▸ **AIM**
Rewrite the records as a Markdown table, starting with the line that contains "What is the" and going on through the end of the records. Skip blank lines, and use the columns Row and Line.

▸ **DATA ENTRIES**
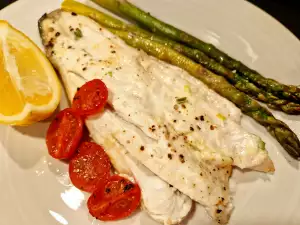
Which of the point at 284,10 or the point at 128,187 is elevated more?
the point at 284,10

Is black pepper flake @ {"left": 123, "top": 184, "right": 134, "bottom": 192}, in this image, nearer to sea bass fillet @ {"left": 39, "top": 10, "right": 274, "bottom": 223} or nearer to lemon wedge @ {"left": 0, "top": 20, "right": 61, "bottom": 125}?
sea bass fillet @ {"left": 39, "top": 10, "right": 274, "bottom": 223}

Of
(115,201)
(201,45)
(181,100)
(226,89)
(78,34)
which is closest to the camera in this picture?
(115,201)

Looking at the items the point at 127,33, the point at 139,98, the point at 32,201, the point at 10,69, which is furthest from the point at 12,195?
the point at 127,33

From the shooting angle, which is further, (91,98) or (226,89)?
(226,89)

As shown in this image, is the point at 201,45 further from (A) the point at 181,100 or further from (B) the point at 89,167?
(B) the point at 89,167

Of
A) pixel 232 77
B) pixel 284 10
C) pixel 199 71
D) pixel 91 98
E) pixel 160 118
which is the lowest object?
pixel 91 98

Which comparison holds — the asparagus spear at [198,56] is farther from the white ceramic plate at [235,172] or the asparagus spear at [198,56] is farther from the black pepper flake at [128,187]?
the black pepper flake at [128,187]

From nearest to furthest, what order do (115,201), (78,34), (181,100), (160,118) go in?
(115,201)
(160,118)
(181,100)
(78,34)

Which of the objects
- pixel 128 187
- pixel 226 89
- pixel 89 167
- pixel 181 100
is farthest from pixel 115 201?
pixel 226 89
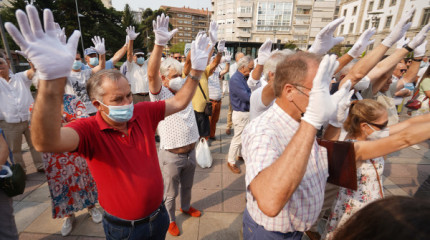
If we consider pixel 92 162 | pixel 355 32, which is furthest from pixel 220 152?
pixel 355 32

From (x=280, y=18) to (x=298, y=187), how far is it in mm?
64393

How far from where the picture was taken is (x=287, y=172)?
0.89 meters

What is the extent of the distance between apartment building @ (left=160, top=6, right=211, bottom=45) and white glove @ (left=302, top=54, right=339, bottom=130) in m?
96.6

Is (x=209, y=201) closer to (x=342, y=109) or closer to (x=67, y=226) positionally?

▸ **RESULT OF THE TASK**
| Row | Line |
|---|---|
| 1 | What is the extent of the distance between apartment building @ (left=160, top=6, right=211, bottom=45) and white glove @ (left=302, top=54, right=339, bottom=130) in m? |
| 2 | 96.6 |
| 3 | Is (x=209, y=201) closer to (x=342, y=109) or closer to (x=67, y=226) positionally? |